Objective: The effects of proline-rich polypeptide (PRP) isolated from neurosecretory granules of bovine neurohypophysis produced by nuclei supraopticus and paraventricularis on phagocytosis, bacterial intracellular killing and oxidative burst induction in normal human cells and inflammatory cells from patients with Behçet’s disease (BD), i.e. peripheral blood neutrophils and monocytes, were investigated. Methods: Intracellular killing of Staphylococcus aureus by neutrophils and monocytes of normal controls and BD patients, phagocytic activity as well as spontaneous and N-formyl-Met-Leu-Phe (fMLP)- or phorbol 12-myristate 13-acetate (PMA)-induced activation of their respiratory burst were determined by quantitative flow cytometry using highly specific fluorescence probes. Results: PRP does not affect human peripheral blood neutrophil and monocyte phagocytosis but dramatically enhances spontaneous or fMLP- and PMA-induced oxidative burst as well as the intracellular killing of S. aureus. PRP induced the upregulation of the spontaneous or fMLP- and PMA-induced oxidative burst in normal PMNs and monocytes; the number of inflammatory BD cells did neither increase further nor undergo spontaneous or PMA-stimulated oxidative burst.
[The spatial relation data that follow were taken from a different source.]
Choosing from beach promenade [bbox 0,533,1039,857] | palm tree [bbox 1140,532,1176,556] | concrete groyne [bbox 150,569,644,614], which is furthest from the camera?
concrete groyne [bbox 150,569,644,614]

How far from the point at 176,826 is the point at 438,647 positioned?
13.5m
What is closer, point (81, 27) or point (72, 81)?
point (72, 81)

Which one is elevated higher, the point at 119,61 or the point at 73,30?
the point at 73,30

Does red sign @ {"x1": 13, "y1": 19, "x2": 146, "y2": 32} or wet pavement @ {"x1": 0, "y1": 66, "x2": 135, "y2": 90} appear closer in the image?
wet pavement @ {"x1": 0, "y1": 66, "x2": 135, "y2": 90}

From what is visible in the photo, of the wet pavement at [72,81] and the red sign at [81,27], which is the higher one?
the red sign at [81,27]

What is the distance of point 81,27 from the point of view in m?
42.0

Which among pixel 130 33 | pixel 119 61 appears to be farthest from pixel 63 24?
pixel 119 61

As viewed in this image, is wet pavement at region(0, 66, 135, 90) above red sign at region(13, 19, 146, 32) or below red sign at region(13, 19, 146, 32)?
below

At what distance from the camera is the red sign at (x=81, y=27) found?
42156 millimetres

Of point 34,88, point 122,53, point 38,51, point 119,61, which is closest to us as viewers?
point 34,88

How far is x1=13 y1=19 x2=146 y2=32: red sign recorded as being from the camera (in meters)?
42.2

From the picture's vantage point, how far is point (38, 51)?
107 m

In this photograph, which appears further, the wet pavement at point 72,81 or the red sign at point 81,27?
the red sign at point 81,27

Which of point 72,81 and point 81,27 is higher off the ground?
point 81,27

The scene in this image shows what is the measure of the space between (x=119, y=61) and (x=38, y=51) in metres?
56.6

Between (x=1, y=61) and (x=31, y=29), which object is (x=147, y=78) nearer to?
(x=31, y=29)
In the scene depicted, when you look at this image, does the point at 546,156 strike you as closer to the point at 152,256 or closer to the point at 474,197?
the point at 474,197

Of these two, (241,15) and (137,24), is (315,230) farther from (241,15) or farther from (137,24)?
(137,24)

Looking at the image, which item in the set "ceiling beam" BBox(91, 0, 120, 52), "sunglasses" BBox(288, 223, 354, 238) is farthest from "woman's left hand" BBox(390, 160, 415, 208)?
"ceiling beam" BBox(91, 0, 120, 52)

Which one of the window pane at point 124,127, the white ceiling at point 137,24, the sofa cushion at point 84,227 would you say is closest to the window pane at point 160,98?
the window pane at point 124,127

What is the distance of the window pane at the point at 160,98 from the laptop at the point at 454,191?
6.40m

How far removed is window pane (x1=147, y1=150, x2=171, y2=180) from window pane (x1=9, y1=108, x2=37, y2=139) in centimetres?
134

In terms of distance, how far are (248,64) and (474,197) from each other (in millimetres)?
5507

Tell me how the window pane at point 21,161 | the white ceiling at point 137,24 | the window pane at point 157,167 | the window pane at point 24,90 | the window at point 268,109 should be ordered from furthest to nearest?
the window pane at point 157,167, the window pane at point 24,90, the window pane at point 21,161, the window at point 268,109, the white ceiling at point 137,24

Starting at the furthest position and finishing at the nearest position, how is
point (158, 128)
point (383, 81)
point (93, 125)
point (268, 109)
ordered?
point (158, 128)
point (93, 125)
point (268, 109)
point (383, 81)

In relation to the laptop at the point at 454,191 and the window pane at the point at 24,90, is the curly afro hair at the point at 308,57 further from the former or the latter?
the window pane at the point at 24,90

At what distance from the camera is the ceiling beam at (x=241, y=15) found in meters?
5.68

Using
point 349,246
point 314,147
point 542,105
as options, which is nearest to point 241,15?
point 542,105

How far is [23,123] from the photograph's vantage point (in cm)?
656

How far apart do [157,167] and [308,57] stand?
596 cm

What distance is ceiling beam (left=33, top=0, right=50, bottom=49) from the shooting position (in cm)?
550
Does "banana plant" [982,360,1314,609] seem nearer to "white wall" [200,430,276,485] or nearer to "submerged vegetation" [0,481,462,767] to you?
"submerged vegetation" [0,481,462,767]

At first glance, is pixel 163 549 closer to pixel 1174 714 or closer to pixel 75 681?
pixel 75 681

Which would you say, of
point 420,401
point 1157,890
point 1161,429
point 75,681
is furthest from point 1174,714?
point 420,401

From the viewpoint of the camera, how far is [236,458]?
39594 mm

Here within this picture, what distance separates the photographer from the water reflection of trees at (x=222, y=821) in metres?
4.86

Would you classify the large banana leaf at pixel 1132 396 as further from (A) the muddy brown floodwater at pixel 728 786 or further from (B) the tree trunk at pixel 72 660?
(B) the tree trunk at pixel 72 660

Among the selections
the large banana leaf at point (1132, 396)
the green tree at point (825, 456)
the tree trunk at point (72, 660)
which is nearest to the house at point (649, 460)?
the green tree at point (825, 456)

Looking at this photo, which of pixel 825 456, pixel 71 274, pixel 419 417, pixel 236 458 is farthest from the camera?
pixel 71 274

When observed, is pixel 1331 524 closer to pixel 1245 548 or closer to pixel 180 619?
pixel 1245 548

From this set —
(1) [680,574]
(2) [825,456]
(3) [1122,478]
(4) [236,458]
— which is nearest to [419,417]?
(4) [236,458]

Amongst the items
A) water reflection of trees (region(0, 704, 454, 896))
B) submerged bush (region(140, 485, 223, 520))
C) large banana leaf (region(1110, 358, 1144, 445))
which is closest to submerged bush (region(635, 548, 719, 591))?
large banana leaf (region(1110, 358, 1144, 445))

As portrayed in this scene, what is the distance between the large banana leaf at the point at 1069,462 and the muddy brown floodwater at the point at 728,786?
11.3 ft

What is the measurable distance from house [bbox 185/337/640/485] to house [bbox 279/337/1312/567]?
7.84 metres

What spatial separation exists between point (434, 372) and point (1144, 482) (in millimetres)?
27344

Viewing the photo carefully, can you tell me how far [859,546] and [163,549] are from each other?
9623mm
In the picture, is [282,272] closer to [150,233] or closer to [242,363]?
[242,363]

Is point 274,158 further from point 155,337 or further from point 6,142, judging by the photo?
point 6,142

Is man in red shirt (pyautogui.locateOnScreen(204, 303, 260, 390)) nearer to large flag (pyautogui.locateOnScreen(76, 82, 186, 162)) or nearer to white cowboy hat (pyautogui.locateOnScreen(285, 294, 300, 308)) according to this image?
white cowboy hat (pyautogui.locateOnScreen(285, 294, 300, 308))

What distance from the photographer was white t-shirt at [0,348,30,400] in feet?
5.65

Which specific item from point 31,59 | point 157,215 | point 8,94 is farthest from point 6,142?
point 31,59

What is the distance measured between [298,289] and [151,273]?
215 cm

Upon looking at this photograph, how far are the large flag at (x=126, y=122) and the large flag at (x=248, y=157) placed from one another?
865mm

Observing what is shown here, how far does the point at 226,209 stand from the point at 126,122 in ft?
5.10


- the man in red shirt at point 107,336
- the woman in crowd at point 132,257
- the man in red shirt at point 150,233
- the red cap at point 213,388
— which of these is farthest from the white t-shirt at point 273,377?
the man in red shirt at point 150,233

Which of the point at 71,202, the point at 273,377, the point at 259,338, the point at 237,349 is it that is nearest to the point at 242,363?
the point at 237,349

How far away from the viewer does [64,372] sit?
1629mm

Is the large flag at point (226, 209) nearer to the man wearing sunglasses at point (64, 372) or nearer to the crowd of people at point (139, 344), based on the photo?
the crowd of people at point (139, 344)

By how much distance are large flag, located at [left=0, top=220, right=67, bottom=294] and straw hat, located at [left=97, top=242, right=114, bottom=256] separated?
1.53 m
In BD patients, increased spontaneous production of reactive oxygen intermediates (ROIs) by neutrophils and monocytes is characterized by impaired intracellular protein-kinase-C (PKC)-dependent oxidative burst regulation as well as overregulation of chemotaxis/inflammation-mediated respiratory burst induction. PRP restores rather the impaired intracellular PKC-dependent regulation of ROI production in inflammatory diseased cells than the chemotaxis/induction of the inflammation-mediated respiratory burst. Conclusion: We demonstrated the regulatory role for PRP on oxidative burst in neutrophils and monocytes from normal controls and BD patients. Our results suggest that PRP differentially affects both chemotaxis- and PKC-dependent oxidative burst in normal and inflammatory cells from patients.